** Opening Supplied data block **

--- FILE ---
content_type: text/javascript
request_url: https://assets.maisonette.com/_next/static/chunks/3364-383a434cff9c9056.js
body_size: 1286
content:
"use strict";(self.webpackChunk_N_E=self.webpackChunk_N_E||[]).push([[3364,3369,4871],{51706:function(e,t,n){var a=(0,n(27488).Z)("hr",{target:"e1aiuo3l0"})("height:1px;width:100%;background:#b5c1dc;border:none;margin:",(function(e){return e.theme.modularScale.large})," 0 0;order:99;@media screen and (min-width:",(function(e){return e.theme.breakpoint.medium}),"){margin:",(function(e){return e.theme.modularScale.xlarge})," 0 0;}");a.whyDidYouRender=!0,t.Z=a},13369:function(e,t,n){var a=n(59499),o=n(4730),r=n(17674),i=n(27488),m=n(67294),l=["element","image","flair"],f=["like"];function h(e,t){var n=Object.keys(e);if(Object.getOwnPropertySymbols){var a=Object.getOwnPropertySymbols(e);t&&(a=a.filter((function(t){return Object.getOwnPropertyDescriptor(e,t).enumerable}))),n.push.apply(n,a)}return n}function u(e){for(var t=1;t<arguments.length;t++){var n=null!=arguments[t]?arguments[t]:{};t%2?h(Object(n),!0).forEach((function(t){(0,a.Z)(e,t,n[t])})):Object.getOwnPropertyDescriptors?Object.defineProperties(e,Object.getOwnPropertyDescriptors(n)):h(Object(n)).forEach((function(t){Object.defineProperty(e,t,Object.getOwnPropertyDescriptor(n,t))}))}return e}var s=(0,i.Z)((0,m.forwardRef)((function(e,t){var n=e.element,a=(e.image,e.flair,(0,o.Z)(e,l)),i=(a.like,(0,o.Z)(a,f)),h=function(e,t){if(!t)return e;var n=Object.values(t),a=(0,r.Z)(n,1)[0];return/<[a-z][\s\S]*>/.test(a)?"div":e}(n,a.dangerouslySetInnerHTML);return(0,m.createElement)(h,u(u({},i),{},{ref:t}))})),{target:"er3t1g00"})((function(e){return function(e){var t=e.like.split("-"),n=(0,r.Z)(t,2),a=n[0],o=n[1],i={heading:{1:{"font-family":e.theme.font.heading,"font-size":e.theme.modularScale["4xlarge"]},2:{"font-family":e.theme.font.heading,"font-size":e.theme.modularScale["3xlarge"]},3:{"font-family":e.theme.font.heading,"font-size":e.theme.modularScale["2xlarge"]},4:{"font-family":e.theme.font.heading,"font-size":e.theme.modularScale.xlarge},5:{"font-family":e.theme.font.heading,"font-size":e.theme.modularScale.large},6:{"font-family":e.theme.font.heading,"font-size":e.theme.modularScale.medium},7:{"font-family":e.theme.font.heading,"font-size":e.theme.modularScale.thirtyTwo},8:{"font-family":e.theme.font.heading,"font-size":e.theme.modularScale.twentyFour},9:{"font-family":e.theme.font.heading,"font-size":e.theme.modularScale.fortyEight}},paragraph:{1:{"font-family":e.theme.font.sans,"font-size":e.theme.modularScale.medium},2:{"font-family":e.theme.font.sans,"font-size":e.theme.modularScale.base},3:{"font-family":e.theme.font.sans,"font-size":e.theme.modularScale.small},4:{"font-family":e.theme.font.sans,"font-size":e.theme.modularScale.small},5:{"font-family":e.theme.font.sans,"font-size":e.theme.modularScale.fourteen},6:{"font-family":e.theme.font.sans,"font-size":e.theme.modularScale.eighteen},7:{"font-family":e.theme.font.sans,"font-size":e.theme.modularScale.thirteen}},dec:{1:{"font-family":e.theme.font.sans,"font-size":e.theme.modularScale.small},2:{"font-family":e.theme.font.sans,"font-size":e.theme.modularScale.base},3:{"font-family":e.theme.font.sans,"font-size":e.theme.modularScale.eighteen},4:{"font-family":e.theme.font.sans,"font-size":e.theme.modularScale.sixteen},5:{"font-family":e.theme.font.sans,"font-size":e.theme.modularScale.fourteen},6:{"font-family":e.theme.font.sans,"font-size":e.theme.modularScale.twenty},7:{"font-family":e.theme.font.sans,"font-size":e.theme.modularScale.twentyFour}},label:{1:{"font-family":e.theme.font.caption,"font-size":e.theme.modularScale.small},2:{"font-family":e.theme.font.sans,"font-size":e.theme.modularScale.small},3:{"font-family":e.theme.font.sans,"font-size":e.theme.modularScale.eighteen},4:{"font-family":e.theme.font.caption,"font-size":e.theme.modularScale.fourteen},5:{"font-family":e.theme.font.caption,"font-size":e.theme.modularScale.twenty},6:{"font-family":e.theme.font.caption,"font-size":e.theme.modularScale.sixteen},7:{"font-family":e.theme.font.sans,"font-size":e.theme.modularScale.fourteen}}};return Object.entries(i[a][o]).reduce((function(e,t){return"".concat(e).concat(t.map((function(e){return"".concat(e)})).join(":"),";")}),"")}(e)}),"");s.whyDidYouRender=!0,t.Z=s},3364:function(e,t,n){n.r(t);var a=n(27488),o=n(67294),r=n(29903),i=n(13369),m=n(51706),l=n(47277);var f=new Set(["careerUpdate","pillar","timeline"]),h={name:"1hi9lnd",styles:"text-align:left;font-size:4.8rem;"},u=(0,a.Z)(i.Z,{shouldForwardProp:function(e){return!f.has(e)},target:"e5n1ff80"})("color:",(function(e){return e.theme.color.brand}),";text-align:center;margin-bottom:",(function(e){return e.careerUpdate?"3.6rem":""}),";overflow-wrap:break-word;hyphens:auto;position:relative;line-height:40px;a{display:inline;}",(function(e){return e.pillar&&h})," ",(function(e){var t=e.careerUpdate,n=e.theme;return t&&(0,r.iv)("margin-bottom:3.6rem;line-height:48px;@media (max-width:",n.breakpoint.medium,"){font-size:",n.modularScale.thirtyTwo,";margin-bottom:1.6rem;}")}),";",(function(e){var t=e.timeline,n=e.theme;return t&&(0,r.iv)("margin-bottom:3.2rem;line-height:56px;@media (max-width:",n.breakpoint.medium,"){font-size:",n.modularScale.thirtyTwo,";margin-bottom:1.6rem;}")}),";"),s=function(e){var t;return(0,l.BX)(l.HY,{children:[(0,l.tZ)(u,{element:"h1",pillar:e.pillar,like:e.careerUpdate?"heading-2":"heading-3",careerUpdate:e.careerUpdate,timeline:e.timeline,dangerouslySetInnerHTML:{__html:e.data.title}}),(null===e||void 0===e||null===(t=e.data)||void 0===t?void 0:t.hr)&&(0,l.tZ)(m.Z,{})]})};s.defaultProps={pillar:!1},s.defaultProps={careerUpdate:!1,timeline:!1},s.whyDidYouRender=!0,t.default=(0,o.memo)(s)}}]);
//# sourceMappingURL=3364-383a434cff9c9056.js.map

** Closing Supplied data block **

Exercise directions:
All of the entries should be transcribed exactly as they appear.

Completed exercise:
--- FILE ---
content_type: text/javascript
request_url: https://assets.maisonette.com/_next/static/chunks/3364-383a434cff9c9056.js
body_size: 1286
content:
"use strict";(self.webpackChunk_N_E=self.webpackChunk_N_E||[]).push([[3364,3369,4871],{51706:function(e,t,n){var a=(0,n(27488).Z)("hr",{target:"e1aiuo3l0"})("height:1px;width:100%;background:#b5c1dc;border:none;margin:",(function(e){return e.theme.modularScale.large})," 0 0;order:99;@media screen and (min-width:",(function(e){return e.theme.breakpoint.medium}),"){margin:",(function(e){return e.theme.modularScale.xlarge})," 0 0;}");a.whyDidYouRender=!0,t.Z=a},13369:function(e,t,n){var a=n(59499),o=n(4730),r=n(17674),i=n(27488),m=n(67294),l=["element","image","flair"],f=["like"];function h(e,t){var n=Object.keys(e);if(Object.getOwnPropertySymbols){var a=Object.getOwnPropertySymbols(e);t&&(a=a.filter((function(t){return Object.getOwnPropertyDescriptor(e,t).enumerable}))),n.push.apply(n,a)}return n}function u(e){for(var t=1;t<arguments.length;t++){var n=null!=arguments[t]?arguments[t]:{};t%2?h(Object(n),!0).forEach((function(t){(0,a.Z)(e,t,n[t])})):Object.getOwnPropertyDescriptors?Object.defineProperties(e,Object.getOwnPropertyDescriptors(n)):h(Object(n)).forEach((function(t){Object.defineProperty(e,t,Object.getOwnPropertyDescriptor(n,t))}))}return e}var s=(0,i.Z)((0,m.forwardRef)((function(e,t){var n=e.element,a=(e.image,e.flair,(0,o.Z)(e,l)),i=(a.like,(0,o.Z)(a,f)),h=function(e,t){if(!t)return e;var n=Object.values(t),a=(0,r.Z)(n,1)[0];return/<[a-z][\s\S]*>/.test(a)?"div":e}(n,a.dangerouslySetInnerHTML);return(0,m.createElement)(h,u(u({},i),{},{ref:t}))})),{target:"er3t1g00"})((function(e){return function(e){var t=e.like.split("-"),n=(0,r.Z)(t,2),a=n[0],o=n[1],i={heading:{1:{"font-family":e.theme.font.heading,"font-size":e.theme.modularScale["4xlarge"]},2:{"font-family":e.theme.font.heading,"font-size":e.theme.modularScale["3xlarge"]},3:{"font-family":e.theme.font.heading,"font-size":e.theme.modularScale["2xlarge"]},4:{"font-family":e.theme.font.heading,"font-size":e.theme.modularScale.xlarge},5:{"font-family":e.theme.font.heading,"font-size":e.theme.modularScale.large},6:{"font-family":e.theme.font.heading,"font-size":e.theme.modularScale.medium},7:{"font-family":e.theme.font.heading,"font-size":e.theme.modularScale.thirtyTwo},8:{"font-family":e.theme.font.heading,"font-size":e.theme.modularScale.twentyFour},9:{"font-family":e.theme.font.heading,"font-size":e.theme.modularScale.fortyEight}},paragraph:{1:{"font-family":e.theme.font.sans,"font-size":e.theme.modularScale.medium},2:{"font-family":e.theme.font.sans,"font-size":e.theme.modularScale.base},3:{"font-family":e.theme.font.sans,"font-size":e.theme.modularScale.small},4:{"font-family":e.theme.font.sans,"font-size":e.theme.modularScale.small},5:{"font-family":e.theme.font.sans,"font-size":e.theme.modularScale.fourteen},6:{"font-family":e.theme.font.sans,"font-size":e.theme.modularScale.eighteen},7:{"font-family":e.theme.font.sans,"font-size":e.theme.modularScale.thirteen}},dec:{1:{"font-family":e.theme.font.sans,"font-size":e.theme.modularScale.small},2:{"font-family":e.theme.font.sans,"font-size":e.theme.modularScale.base},3:{"font-family":e.theme.font.sans,"font-size":e.theme.modularScale.eighteen},4:{"font-family":e.theme.font.sans,"font-size":e.theme.modularScale.sixteen},5:{"font-family":e.theme.font.sans,"font-size":e.theme.modularScale.fourteen},6:{"font-family":e.theme.font.sans,"font-size":e.theme.modularScale.twenty},7:{"font-family":e.theme.font.sans,"font-size":e.theme.modularScale.twentyFour}},label:{1:{"font-family":e.theme.font.caption,"font-size":e.theme.modularScale.small},2:{"font-family":e.theme.font.sans,"font-size":e.theme.modularScale.small},3:{"font-family":e.theme.font.sans,"font-size":e.theme.modularScale.eighteen},4:{"font-family":e.theme.font.caption,"font-size":e.theme.modularScale.fourteen},5:{"font-family":e.theme.font.caption,"font-size":e.theme.modularScale.twenty},6:{"font-family":e.theme.font.caption,"font-size":e.theme.modularScale.sixteen},7:{"font-family":e.theme.font.sans,"font-size":e.theme.modularScale.fourteen}}};return Object.entries(i[a][o]).reduce((function(e,t){return"".concat(e).concat(t.map((function(e){return"".concat(e)})).join(":"),";")}),"")}(e)}),"");s.whyDidYouRender=!0,t.Z=s},3364:function(e,t,n){n.r(t);var a=n(27488),o=n(67294),r=n(29903),i=n(13369),m=n(51706),l=n(47277);var f=new Set(["careerUpdate","pillar","timeline"]),h={name:"1hi9lnd",styles:"text-align:left;font-size:4.8rem;"},u=(0,a.Z)(i.Z,{shouldForwardProp:function(e){return!f.has(e)},target:"e5n1ff80"})("color:",(function(e){return e.theme.color.brand}),";text-align:center;margin-bottom:",(function(e){return e.careerUpdate?"3.6rem":""}),";overflow-wrap:break-word;hyphens:auto;position:relative;line-height:40px;a{display:inline;}",(function(e){return e.pillar&&h})," ",(function(e){var t=e.careerUpdate,n=e.theme;return t&&(0,r.iv)("margin-bottom:3.6rem;line-height:48px;@media (max-width:",n.breakpoint.medium,"){font-size:",n.modularScale.thirtyTwo,";margin-bottom:1.6rem;}")}),";",(function(e){var t=e.timeline,n=e.theme;return t&&(0,r.iv)("margin-bottom:3.2rem;line-height:56px;@media (max-width:",n.breakpoint.medium,"){font-size:",n.modularScale.thirtyTwo,";margin-bottom:1.6rem;}")}),";"),s=function(e){var t;return(0,l.BX)(l.HY,{children:[(0,l.tZ)(u,{element:"h1",pillar:e.pillar,like:e.careerUpdate?"heading-2":"heading-3",careerUpdate:e.careerUpdate,timeline:e.timeline,dangerouslySetInnerHTML:{__html:e.data.title}}),(null===e||void 0===e||null===(t=e.data)||void 0===t?void 0:t.hr)&&(0,l.tZ)(m.Z,{})]})};s.defaultProps={pillar:!1},s.defaultProps={careerUpdate:!1,timeline:!1},s.whyDidYouRender=!0,t.default=(0,o.memo)(s)}}]);
//# sourceMappingURL=3364-383a434cff9c9056.js.map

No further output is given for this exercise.